Grant Shapps preparing to ban P&O from using UK routes unless workers paid minimum wage

Transport Secretary Grant Shapps is preparing to bar P&O Ferries from operating on UK routes unless replacement workers are paid the national minimum wage, the Mirror understands.

Mr Shapps has written to the company’s shamed boss Peter Hebblethwaite urging him to reverse way cuts and pay staff the national minimum wage of £9.50.

The Transport Secretary is expected to table measures this week that will prevent companies being able to employ fire and rehire tactics.

It follows reports that Government officials knew about P&O Ferries’ plans to sack 800 crew via a recorded Zoom call, but did not challenge them.

Mr Shapps is expected to hold talks with rival operators of P&O Ferries in a bid to avoid chaos at UK ports over the Easter holidays.

He will meet with DFDS and Stena Line today to understand if they will be able to fill the hole left by the shamed company.

Boris Johnson and Mr Shapps have called on Mr Hebblethwaite to quit after he admitted the company had deliberately broken the law and he would do it again.

Mr Hebblethwaite is paid £325,000 to run P&O Ferries and lives in a lavish Cotswold farmhouse worth more than £1.5million.

He told MPs last he “would do it again” – and refused to say if he could live on the new workers’ £5.50 hourly wage.

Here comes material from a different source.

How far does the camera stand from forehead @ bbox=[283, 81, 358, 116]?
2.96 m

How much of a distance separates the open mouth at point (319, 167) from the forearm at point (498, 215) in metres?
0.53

Shadow Transport Secretary Louise Haigh said: “P&O has produced a blueprint for rogue employers to slash wages and the Tories have done nothing to stop them.”

Over the weekend, the Trades Union Congress (TUC) tweeted a video which showed P&O dockers in Rotterdam refusing to load freight onto a ferry set for Hull “in solidarity with the 800 seafarers illegally sacked by P&O”.

Labour has written to Business Secretary Kwasi Kwarteng asking whether the Government will seek the removal of P&O Ferries’ chief executive Peter Hebblethwaite as a director under the Company Directors Disqualification Act 1986.

A P&O Ferries engineer told the Mirror he only learned he was sacked once a security guard with handcuffs urged him to “pack up and leave” the ship he was set to live on for six months.